There are two ways to apply to participate in the trial.

One is by calling the Center for Clinical Research at (316) 293-1833 to be screened for eligibility.

The other is through the COVID-19 Prevention Network website at www.coronaviruspreventionnetwork.org. Potential participants should select KUMC as the testing site and then answer a few questions.

Participants will be compensated, though it hasn’t been determined how much yet.

Schwasinger-Schmidt said she had a neighbor ask her if she would feel confident enough to be part of the trial and take the vaccine.

“My answer without hesitation was, ‘Absolutely.’ ”

She said she wouldn’t conduct the trial “unless I believe in the research.”

“Our number-one concern is always looking at safety.”

HERO PARTICIPANTS

Even with so many safety considerations, Schwasinger-Schmidt said she believes “the people who volunteer for clinical trials truly are heroes.”

She said the word “hero” is tossed around a lot, especially lately, but Schwasinger-Schmidt said she believes “there’s no better definition” than volunteer participants.

“Without them, we would not be able to understand the virus.
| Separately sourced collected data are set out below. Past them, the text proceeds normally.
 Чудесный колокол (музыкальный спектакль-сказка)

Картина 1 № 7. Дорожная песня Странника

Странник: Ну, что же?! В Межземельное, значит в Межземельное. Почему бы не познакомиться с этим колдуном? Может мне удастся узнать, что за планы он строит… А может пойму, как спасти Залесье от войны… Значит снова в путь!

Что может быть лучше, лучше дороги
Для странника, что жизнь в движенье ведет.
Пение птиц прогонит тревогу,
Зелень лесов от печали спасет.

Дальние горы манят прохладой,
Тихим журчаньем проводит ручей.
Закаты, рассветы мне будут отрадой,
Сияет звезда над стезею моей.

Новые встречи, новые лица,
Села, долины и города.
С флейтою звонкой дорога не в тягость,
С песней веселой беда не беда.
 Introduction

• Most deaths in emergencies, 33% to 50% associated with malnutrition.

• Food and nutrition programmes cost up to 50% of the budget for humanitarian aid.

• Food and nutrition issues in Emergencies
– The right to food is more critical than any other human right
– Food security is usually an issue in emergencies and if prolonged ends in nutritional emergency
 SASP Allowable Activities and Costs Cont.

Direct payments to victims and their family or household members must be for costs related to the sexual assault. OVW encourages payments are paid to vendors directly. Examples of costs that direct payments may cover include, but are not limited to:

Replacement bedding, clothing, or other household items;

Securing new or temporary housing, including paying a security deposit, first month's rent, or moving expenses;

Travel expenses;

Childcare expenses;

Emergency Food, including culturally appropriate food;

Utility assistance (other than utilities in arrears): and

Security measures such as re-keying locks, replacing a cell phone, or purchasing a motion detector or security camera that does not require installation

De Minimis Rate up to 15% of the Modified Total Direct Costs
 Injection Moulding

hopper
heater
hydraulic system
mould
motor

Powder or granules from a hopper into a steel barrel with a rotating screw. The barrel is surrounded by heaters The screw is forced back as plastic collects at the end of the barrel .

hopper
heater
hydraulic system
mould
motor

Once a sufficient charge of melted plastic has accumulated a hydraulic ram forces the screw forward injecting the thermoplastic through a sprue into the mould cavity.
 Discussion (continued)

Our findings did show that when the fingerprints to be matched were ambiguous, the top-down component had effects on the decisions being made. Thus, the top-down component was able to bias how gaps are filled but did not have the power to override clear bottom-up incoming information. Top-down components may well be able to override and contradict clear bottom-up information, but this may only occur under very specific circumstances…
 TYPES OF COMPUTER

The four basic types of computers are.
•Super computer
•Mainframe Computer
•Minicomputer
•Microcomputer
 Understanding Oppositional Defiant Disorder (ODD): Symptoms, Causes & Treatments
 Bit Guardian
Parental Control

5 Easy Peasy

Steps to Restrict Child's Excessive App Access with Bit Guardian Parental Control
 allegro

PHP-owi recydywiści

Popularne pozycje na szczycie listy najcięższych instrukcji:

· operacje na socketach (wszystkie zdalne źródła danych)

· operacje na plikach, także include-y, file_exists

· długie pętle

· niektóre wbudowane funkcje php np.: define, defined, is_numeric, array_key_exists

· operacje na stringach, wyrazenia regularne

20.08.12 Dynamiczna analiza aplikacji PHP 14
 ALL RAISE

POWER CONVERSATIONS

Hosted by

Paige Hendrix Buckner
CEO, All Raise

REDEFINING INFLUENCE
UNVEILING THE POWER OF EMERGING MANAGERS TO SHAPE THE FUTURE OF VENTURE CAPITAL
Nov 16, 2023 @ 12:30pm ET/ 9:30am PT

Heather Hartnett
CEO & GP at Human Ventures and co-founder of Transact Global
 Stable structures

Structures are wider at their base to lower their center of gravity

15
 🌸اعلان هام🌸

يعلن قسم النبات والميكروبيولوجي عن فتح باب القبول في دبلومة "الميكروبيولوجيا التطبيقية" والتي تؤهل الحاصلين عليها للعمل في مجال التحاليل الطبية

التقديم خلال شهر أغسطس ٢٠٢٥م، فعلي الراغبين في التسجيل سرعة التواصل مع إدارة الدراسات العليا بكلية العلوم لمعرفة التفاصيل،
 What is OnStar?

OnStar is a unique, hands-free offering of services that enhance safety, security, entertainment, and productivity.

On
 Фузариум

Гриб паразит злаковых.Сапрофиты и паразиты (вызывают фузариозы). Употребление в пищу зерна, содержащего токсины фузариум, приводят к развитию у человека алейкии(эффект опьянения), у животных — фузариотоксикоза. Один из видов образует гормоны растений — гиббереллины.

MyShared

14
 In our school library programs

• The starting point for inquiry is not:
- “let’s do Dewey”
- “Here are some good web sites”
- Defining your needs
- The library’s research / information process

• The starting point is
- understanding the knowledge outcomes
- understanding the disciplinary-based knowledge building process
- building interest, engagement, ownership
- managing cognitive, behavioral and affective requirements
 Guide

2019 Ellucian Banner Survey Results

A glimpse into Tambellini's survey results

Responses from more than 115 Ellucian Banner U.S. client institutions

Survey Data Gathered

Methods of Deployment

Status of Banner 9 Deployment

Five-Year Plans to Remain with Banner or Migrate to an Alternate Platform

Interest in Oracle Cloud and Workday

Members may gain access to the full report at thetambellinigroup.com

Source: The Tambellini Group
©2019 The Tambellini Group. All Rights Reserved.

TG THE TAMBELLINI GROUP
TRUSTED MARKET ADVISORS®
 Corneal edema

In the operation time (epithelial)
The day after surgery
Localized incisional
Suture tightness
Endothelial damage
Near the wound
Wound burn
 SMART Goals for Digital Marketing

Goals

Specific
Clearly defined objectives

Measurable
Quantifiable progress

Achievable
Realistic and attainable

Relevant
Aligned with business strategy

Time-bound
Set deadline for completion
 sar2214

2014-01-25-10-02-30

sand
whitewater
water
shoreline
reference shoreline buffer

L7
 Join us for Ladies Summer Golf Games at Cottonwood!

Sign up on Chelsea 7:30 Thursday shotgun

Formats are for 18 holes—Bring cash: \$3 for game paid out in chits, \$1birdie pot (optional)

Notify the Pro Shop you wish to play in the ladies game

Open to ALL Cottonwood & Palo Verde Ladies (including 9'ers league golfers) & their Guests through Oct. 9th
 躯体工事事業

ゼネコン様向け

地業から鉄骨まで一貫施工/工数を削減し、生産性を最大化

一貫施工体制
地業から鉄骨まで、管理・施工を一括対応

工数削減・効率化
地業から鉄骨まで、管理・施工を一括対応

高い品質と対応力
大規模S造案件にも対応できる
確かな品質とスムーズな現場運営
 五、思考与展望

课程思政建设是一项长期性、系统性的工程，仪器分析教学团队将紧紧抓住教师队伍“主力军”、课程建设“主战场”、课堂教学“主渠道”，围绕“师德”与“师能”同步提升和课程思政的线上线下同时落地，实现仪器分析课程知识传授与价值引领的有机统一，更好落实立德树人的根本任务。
We would not be able to move forward in developing these vaccines.”

Participants will get the vaccine on the first day and a second, booster vaccine a month later.

Schwasinger-Schmidt said the initial trial found that second round “really helped boost their immune response and antibodies against the virus.”

Participants will make a total of nine visits to the clinic, most of which will be in the first year. A mobile unit also will be available to enroll people in high-risk areas.

Participants have to also be out in public regularly — not completely quarantining at home. Also, if they have had a lab-confirmed case of COVID-19, they are not eligible to participate.

Participants will have blood samples drawn throughout the trial and will be monitored if they become ill.

The Federal Food and Drug Administration will evaluate the study and determine if the vaccine will be approved.

Schwasinger-Schmidt said the National Institutes for Health is working with five pharmaceutical companies on five leading vaccines that are in development.

Moderna already started its trial, AstraZeneca’s is next followed by three more with JanssenNovavax and Sanofi.

So far, the AstraZeneca trial is the only one KU is involved with, though Schwasinger-Schmidt said it may consider others.

She said she isn’t sure how much the AstraZeneca trial will cost.

“There is a lot of money that is going into this. We know that this is a priority.”

Contributing: Katherine Dynarski.

Tiffany Schwasinger-Schmidt, left, is director of the KU School of Medicine-Wichita Center for Clinical Research, which is part of a national collaborative to test one of five leading COVID-19 vaccines.